Sea Jobs UK: How to Find Maritime Work in 2026

The UK maritime industry employs tens of thousands of seafarers directly and many more in shore-based roles connected to shipping. The market in 2026 has specific characteristics that make it worth understanding before you start applying for anything.

What the UK Maritime Job Market Looks Like

Senior officers are undersupplied. Chief engineers, chief officers and electro-technical officers are in shorter supply relative to fleet demand than they were three years ago. If you hold any of these certificates with current endorsements and relevant sea service, you are in a genuinely good position.

Offshore wind is the sector growing fastest. Service operation vessels, cable lay ships and installation support vessels all need qualified maritime officers and the sector is expanding in UK waters faster than qualified crew can be produced. Officers who position toward offshore wind now enter a market where demand consistently exceeds supply.

The North Sea offshore oil and gas market has recovered significantly from the downturn period. Platform supply vessel and AHTS positions are available at good rates for officers with DP certification.

The Main UK Employment Channels

Clyde Marine Recruitment in Glasgow is one of the longest-established UK maritime recruitment specialists. Strong in deck and engineering officer placements and active in the offshore sector.

V.Group has its own crewing department and manages vessels across multiple types. Approaching them directly alongside any agency registration is worth doing.

UK Maritime and Coastguard Agency approved training providers regularly post jobs alongside their courses. These connections are worth building from the early stages of a maritime career.
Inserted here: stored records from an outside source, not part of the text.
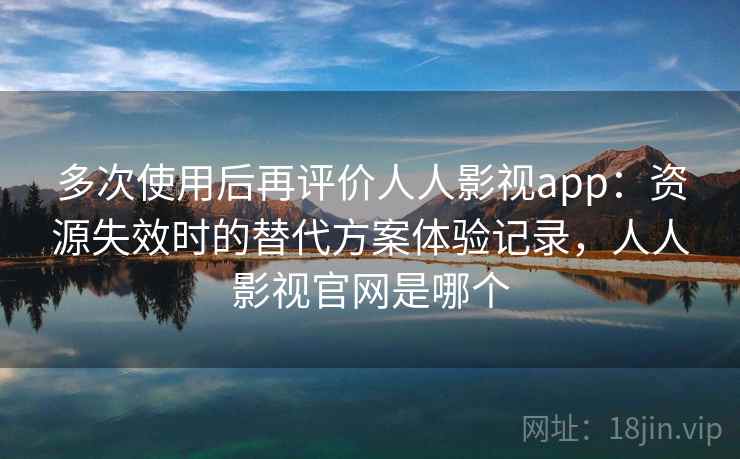 多次使用后再评价人人影视app：资源失效时的替代方案体验记录，人人影视官网是哪个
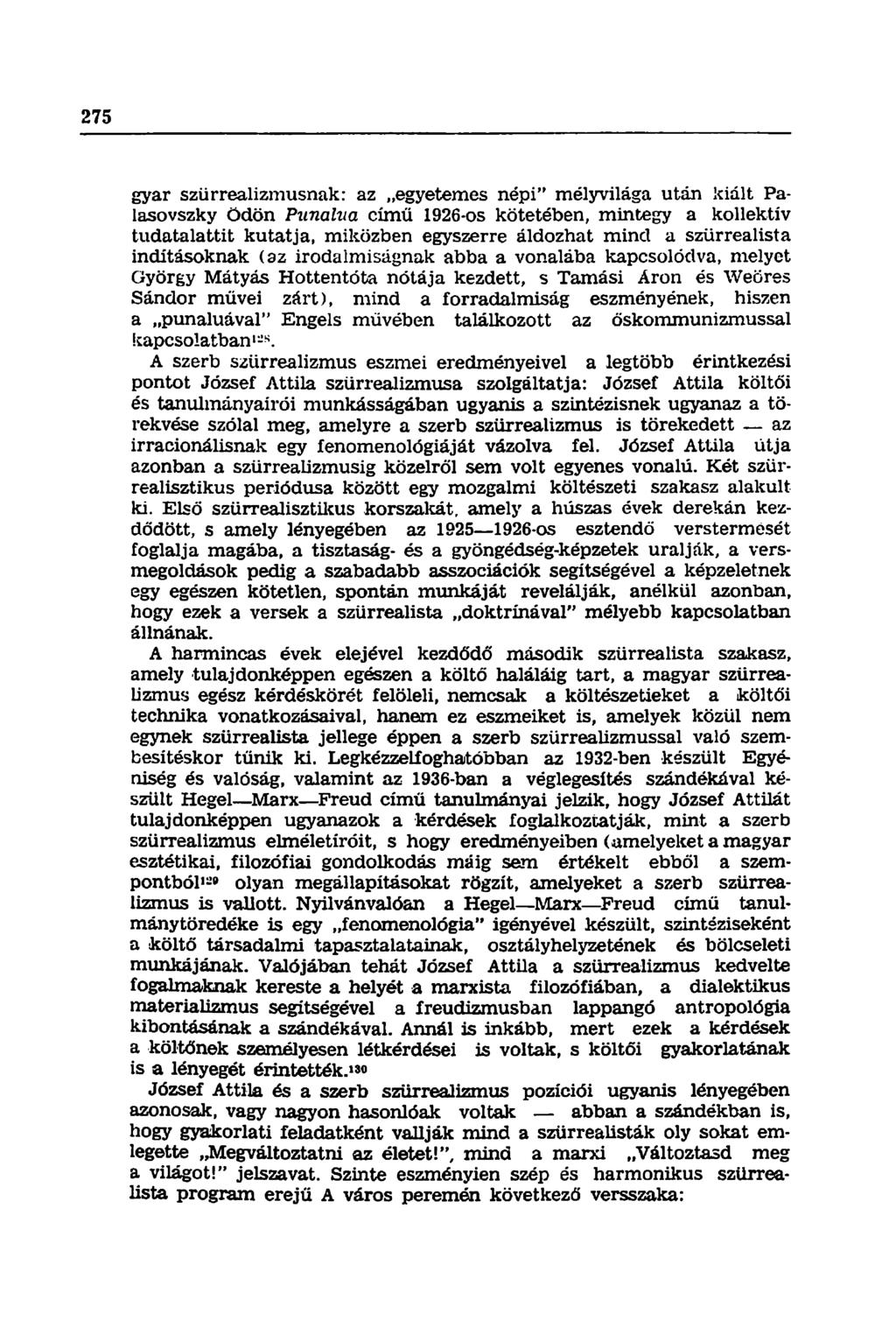 gyár szürrealizmusnak: az egyetemes népi" mélyvilága után kiált Palasovszky Ödön Punalva című 1926-os kötetében, mintegy a kollektív tudatalattit kutatja, miközben egyszerre áldozhat mind a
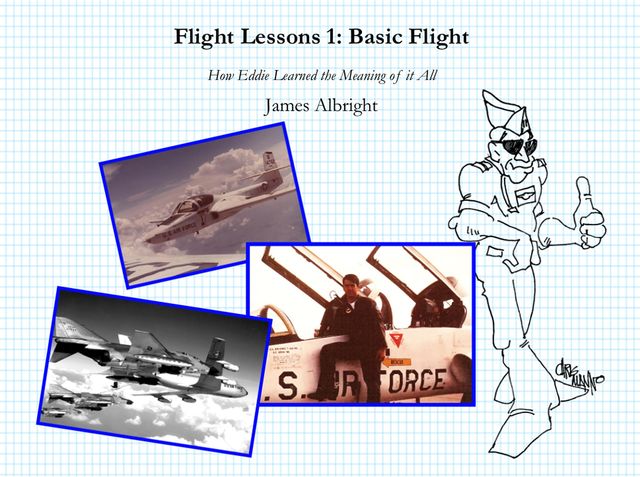 Flight Lessons 1: Basic Flight: How Eddie Learned the Meaning of it All, James A Albright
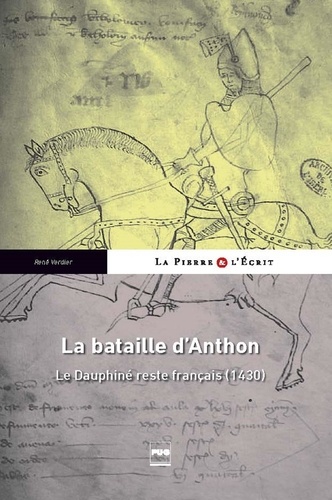 BATAILLE D'ANTHON (1430) (LA). Lyon et le Dauphiné restent français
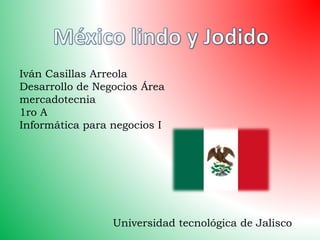 Iván Casillas Arreola 
Desarrollo de Negocios Área 
mercadotecnia 
1ro A 
Informática para negocios I 
Universidad tecnológica de Jalisco 
 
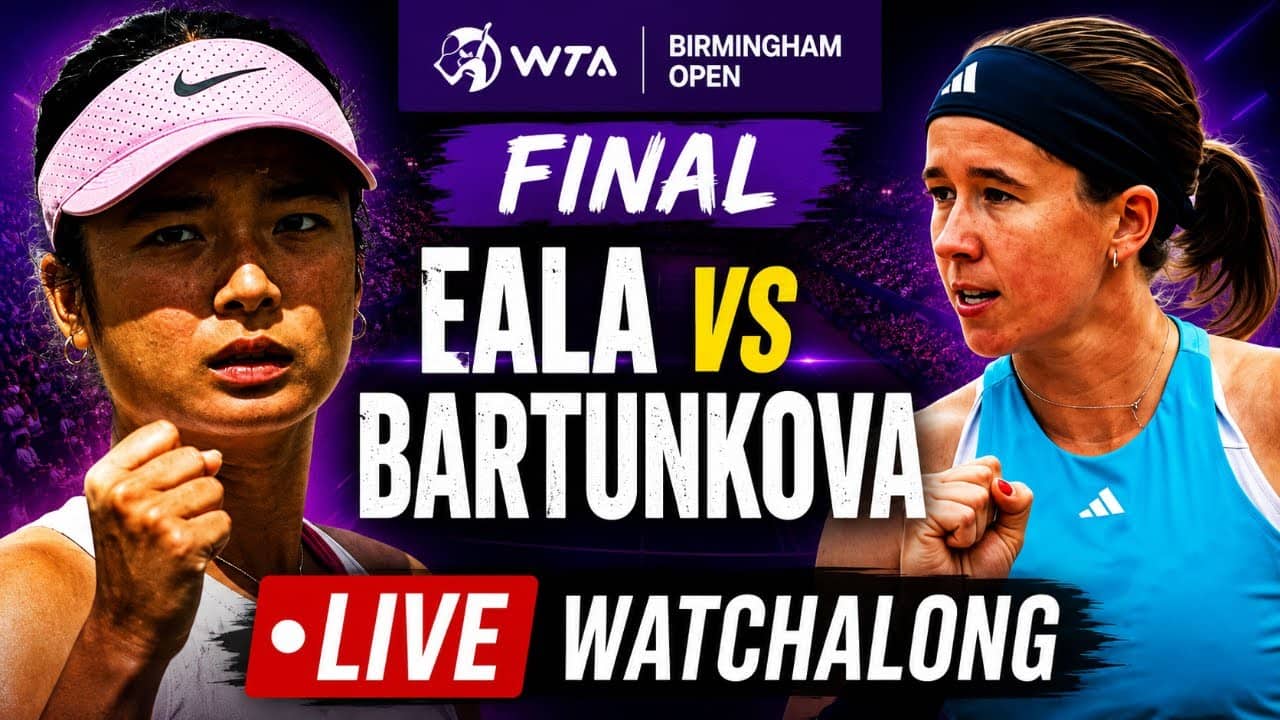 Alex Eala vs Nikola Bartunkova | WTA Birmingham Open 2026 Final | LIVE TENNIS WATCHALONG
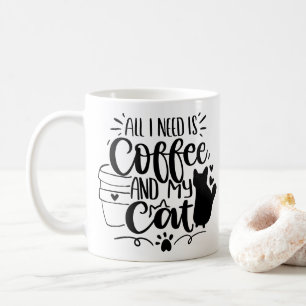 All I Need is Coffee and My Cat Black Doodle Font Coffee Mug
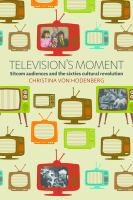 Television's moment sitcom audiences and the sixties cultural revolution /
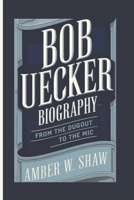 BOB UECKER BIOGRAPHY: FROM THE DUGOUT TO THE MIC B0DYFZTXKN Book Cover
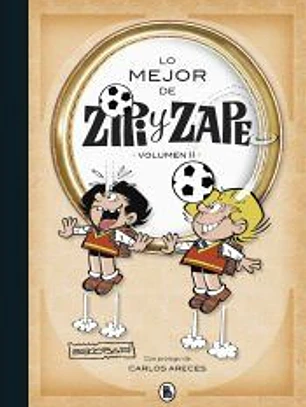 LO MEJOR DE ZIPI Y ZAPE 2 (Lo mejor de... 2)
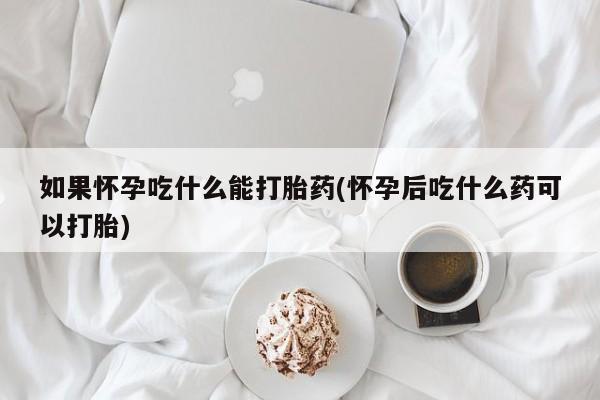 卖打胎药的微信堕胎药联系方式.如果怀孕吃什么能打胎药(怀孕后吃什么药可以打胎)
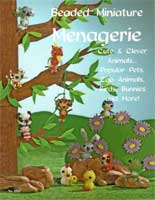 Beaded Miniature Menagerie     (DO3392) by Susanne McNeill - 19 pages.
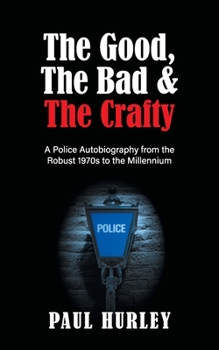 Paperback The Good, The Bad and The Crafty: A Police Autobiography from the Robust 1970s to the Millennium Book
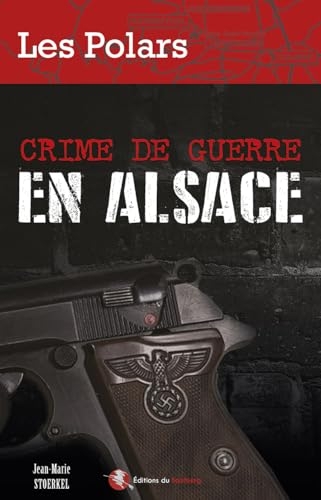 Crime de guerre en Alsace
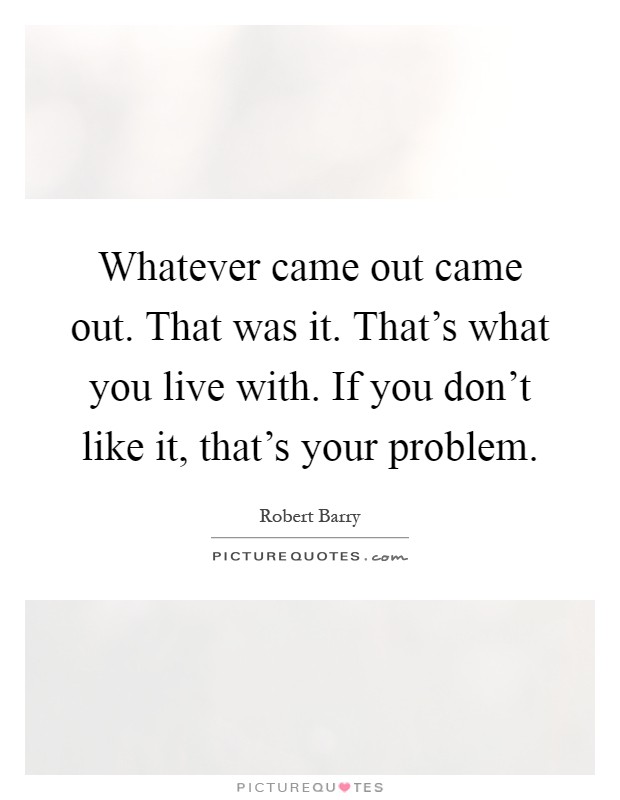 Whatever came out came out. That was it. That's what you live with. If you don't like it, that's your problem Picture Quote #1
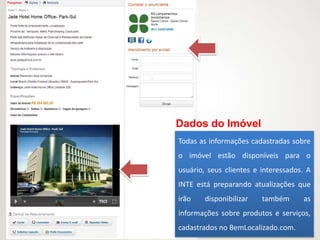 Dados do Imóvel
Todas as informações cadastradas sobre
o imóvel estão disponíveis para o
usuário, seus clientes e interessados. A
INTE está preparando atualizações que
irão    disponibilizar   também      as
informações sobre produtos e serviços,
cadastrados no BemLocalizado.com.
 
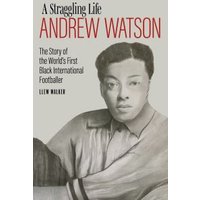 Andrew Watson; a Straggling Life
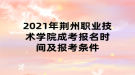 2021年荊州職業(yè)技術(shù)學(xué)院成考報名時間及報考條件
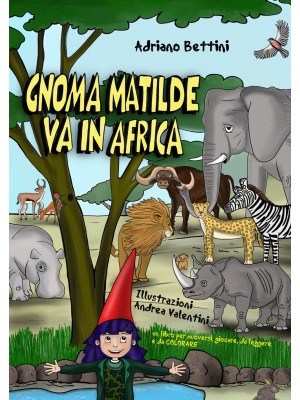 Gnoma Matilde va in Africa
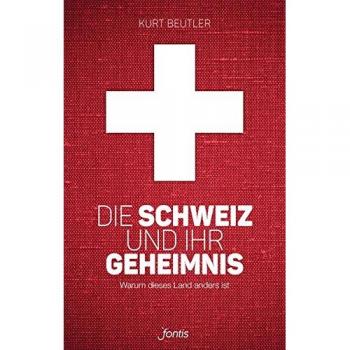Die Schweiz und ihr Geheimnis: Warum dieses Land anders ist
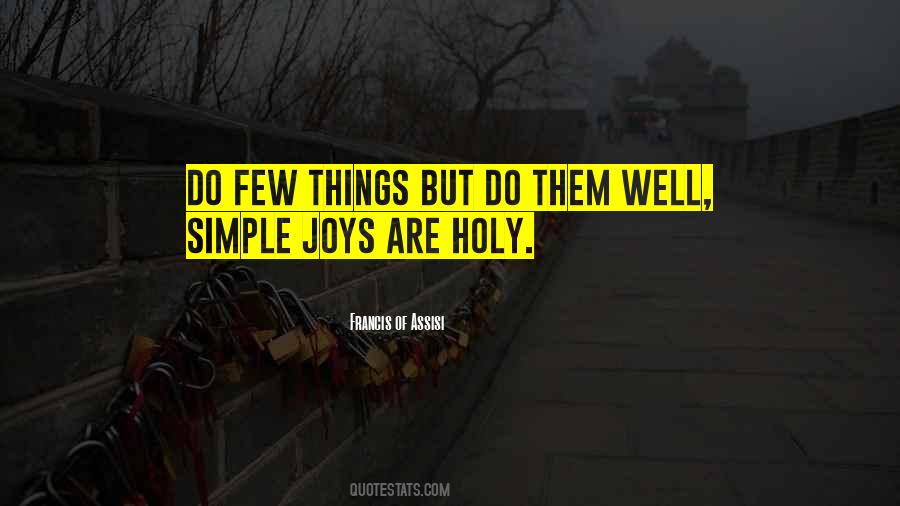 Quotes About Simple Joys #1398683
Manning agencies with UK flag vessel operator relationships. Not all agencies have strong UK flag connections. The UK flag pays well because it requires compliance with UK merchant navy conditions.

For UK Nationals Specifically

UK nationals have access to positions under UK collective agreements that are not available to all nationalities. Caledonian MacBrayne ferries, Serco Marine Services, Trinity House and RNLI all recruit UK nationals specifically and often pay above the international market rates.

These organisations are worth approaching directly alongside international maritime employers.